But the modern-day pulp writers are attempting to present a new face.  Pro Se Productions, one of the new pulp fiction publishers, is leading the charge with the publication of Black Pulp, an anthology featuring a number of established and independent authors penning pulp stories, but with black protagonists.  The focus of this essay will be “Mtimu,” a story by Charles R. Saunders, and a comparison of that story with its obvious influence, Edgar Rice Burroughs’ Tarzan of the Apes.  Like Tarzan, Mtimu was raised in the jungles of “Darkest Africa,” but there are a number of differences between the two, the most obvious one being their race. 

Tarzan of the Apes and Burroughs’ successive novels feature some of the worst examples of racism in literature, and much has been written about them.  Despite being raised by apes, Tarzan nonetheless becomes incredibly civilized in a remarkably short amount of time.  Burroughs presents this as a condition of Tarzan’s lineage, being a descendant of English nobility, and John Newsinger has stated as much: “it is not Tarzan’s humanity that allows him to master his environment, but his English aristocratic heritage that runs in his blood and has been passed on by his forebears (60).  He discovers the cabin he and his parents lived in for a short period and becomes transfixed by the books his father had brought from England.  Simply by studying the words, he learns to read, which Burroughs admits in the narration that this is “a task which might seem to you or me impossible” (Ch. 7).  After a few years, by the time he’s eighteen, Tarzan “read fluently and understood nearly all he read in the many and varied volumes on the shelves” (Ch. 9).  Newsinger writes of Tarzan: “To all intents and purposes, he is a wild beast, but somehow he manages to overcome his savage upbringing and eventually emerges a primitive but still recognizable English gentleman” (60). 

Burroughs portrays Tarzan in stark contrast to the black characters in the book, in particular the Mbonga tribe, who are cannibalistic savages.  One of them, Kulonga, kills Kala, the ape who adopted Tarzan.  To avenge his adoptive mother, Tarzan stalks and lynches Kulonga.  Now presented with the opportunity to eat his prey, Tarzan hesitates.  “All he knew was that he could not eat the flesh of this black man, and thus hereditary instinct, ages old, usurped the functions of his untaught mind and saved him from transgressing a worldwide law of whose very existence he was ignorant” (Ch. 9).  Whereas the Mbongans are depicted as cannibals, Tarzan finds himself unable to partake in that same habit.  Jeff Berglund discusses this key difference between Tarzan and the Mbongans:

What impels him at this point more than anything, the narrator makes clear, is his inherited instinct for right and wrong.  His advanced Anglo-Saxon stock, which still courses through his arteries despite close to twenty years of jungle education, encodes for him a superior morality.  This Darwinian survival of the most moral is continually repeated throughout the later parts of the novel, particularly when Tarzan is faced with the rescue and protection of others like himself (58).

■ **DESCRIPTION OF THE TASK**
Write the next part of the essay comparing Tarzan and Mtimu, picking up right after its final sentence. The material placed after this sentence isn't needed.

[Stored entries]
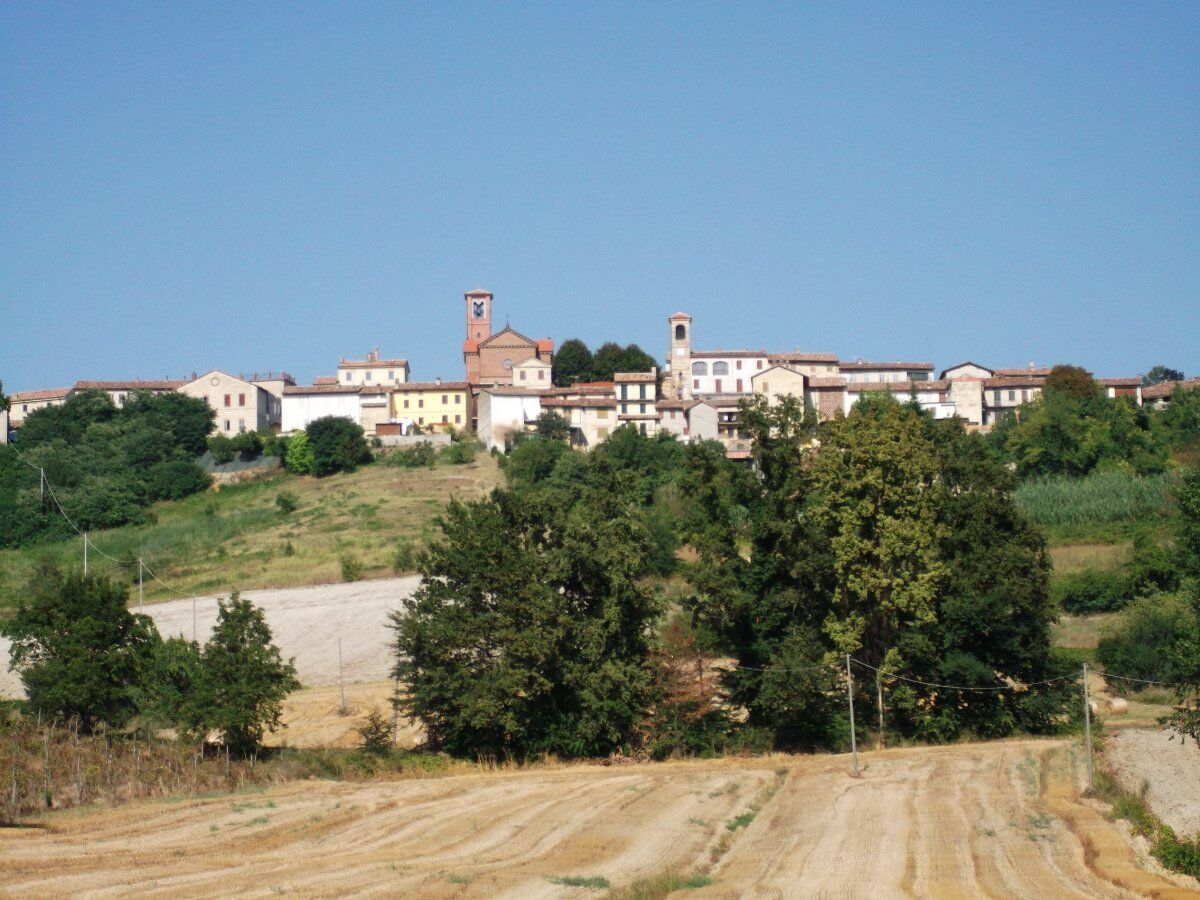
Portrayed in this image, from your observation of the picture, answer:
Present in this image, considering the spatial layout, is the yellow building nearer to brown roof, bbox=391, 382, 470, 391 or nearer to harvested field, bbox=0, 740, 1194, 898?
brown roof, bbox=391, 382, 470, 391

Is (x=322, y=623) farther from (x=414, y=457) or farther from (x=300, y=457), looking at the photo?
(x=300, y=457)

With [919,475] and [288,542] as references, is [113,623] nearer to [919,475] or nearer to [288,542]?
[919,475]

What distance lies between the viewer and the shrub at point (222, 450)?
96.0 meters

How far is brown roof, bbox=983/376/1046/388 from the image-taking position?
102 m

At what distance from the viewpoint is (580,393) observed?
3994 inches

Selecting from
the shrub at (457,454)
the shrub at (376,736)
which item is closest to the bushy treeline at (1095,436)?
the shrub at (457,454)

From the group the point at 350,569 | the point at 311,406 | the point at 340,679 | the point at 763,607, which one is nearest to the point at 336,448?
the point at 311,406

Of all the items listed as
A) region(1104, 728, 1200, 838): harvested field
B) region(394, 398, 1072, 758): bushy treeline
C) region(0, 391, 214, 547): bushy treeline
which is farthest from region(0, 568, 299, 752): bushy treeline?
region(0, 391, 214, 547): bushy treeline

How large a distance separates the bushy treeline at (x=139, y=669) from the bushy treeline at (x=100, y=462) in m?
50.1

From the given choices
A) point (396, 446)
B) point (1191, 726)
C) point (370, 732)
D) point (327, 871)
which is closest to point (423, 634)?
point (370, 732)

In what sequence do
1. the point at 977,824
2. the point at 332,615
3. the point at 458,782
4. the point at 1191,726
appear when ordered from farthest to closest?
the point at 332,615
the point at 458,782
the point at 977,824
the point at 1191,726

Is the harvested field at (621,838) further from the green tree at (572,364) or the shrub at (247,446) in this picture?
the green tree at (572,364)

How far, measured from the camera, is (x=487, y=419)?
99.1m

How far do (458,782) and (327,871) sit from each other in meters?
10.5
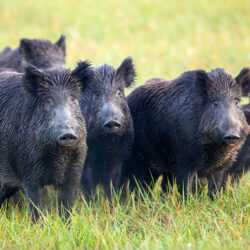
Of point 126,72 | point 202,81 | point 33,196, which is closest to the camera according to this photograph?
point 33,196

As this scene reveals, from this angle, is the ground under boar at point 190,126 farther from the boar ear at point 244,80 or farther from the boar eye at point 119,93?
the boar eye at point 119,93

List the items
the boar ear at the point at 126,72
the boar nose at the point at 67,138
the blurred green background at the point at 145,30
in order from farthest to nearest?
the blurred green background at the point at 145,30 → the boar ear at the point at 126,72 → the boar nose at the point at 67,138

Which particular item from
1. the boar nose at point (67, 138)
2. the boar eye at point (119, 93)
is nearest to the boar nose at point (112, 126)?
the boar eye at point (119, 93)

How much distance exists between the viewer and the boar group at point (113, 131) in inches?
220

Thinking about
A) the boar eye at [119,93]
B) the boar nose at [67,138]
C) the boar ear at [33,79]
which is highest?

■ **EXERCISE OUTPUT**
The white savage (Tarzan) is depicted as more civilized and moral than the black savages (the Mbongans).  Berglund notes that the only other black character in the book is Esmerelda, a servant of Jane’s.  But Esmerelda’s depiction is also stereotypical, “a heavy, buffoonish, hysterical mammy, the foil to Jane’s slender, beautiful, and proper white womanhood” (60).  Berglund also makes an interesting observation about Tarzan’s relationship with the Mbongans, the first humans he sees: “Why does Tarzan not write to the Mbongans? … Tarzan doesn’t hesitate for a second before scrawling a message to the whites who have ransacked his house.  If he intuits that writing is a product of humans, why does he refrain from using it with other humans?” (60).  This is an important feature, and Berglund is right to draw attention to it.  After Tarzan kills Kulonga, he clearly recognizes him as a man.  “Had not his books taught him that he was a man?  And was not The Archer a man, also?” (Burroughs Ch. 9).  As far as Tarzan’s experience is concerned, English is the only language of man, but he never attempts to use it with the Mbongans.  Instead, he steals from their village and terrorizes them, but when it comes time to face the whites, he is initially suspicious but quickly becomes a protector of them.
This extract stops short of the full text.